A large swath of Minnesota got another rude slap of wintry weather Wednesday, with deadly consequences on an icy road east of Moorhead and with snow accumulating as far south as the metro area's northern fringes.

The state's midsection awoke to snow, with 7 inches measured by midafternoon in Isanti and Annandale, 6.5 inches near Big Lake, 5.3 in Hinckley, 5.1 in Forest Lake and 4 inches in Zimmerman, according to the National Weather Service (NWS).

The metro was just seeing snow late Wednesday morning as the temperature struggled to stay above freezing, and that was enough for the Twins. The baseball team scrubbed its home game Wednesday night and paired it with Thursday's matchup against the visiting Toronto Blue Jays. Rain also was in the forecast during what would have been game time.

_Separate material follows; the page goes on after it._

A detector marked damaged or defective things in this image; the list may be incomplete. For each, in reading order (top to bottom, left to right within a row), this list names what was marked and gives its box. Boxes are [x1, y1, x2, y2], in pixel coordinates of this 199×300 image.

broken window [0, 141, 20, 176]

The evening commute for the Twin Cities could turn tricky, given the snow that started falling late Wednesday morning and was predicted to stretch into the afternoon and possibly turn to rain. By Thursday, there could be 1 to 2 inches on the ground, the NWS said.

In another sign of just what a frigid 2014 this has been, the opening of the commercial navigation season along the Mississippi River in Minnesota was declared Wednesday. This is the season's latest start in the St. Paul District since 1970 and is being attributed to what the U.S. Army Corps of Engineers is calling "historic ice thickness" on Lake Pepin, south of Red Wing.

Dry roads greeted metro commuters in the morning, but to the north slick roads led to numerous spinouts and rollovers on Interstate 35 between snowy North Branch and Forest Lake as a moist mix coated roads with slush and ice.

Authorities closed the overpass on Hwy. 8 over Hwy. 61 in the Forest Lake/Wyoming area for a time as glare ice made the span too dangerous for vehicular traffic.

Motorists on Hwy. 65 in the Cambridge area also encountered difficult driving, with at least two rollovers reported just north of the city. A touch closer, in East Bethel, two crashes led to rollovers and other vehicles sliding off the road.

In west-central Minnesota, two big rigs got tangled in a pileup near Barnesville along eastbound I-94 about 4 a.m., with a 43-year-old driver from Moorhead dying, according to the patrol. Conditions were icy, the patrol added.

One of the semis, driven by the man who died, began passing the other rig. The lead semi "lost control" and crashed into the passing truck, according to the patrol. The dead man's semi struck a guardrail and an overpass pillar.

To the west along I-94, the State Patrol tallied several vehicles failing to stay on the road, including a jackknifed semitrailer truck heading east with two trailers near Rothsay.

Elsewhere by Thursday, according to the weather service: About an inch was forecast for across most of southern Minnesota, 2 to 4 inches in the far northern metro and parts of central Minnesota, and then deeper depths looking to the north toward Duluth, which could see up to a foot by Thursday morning.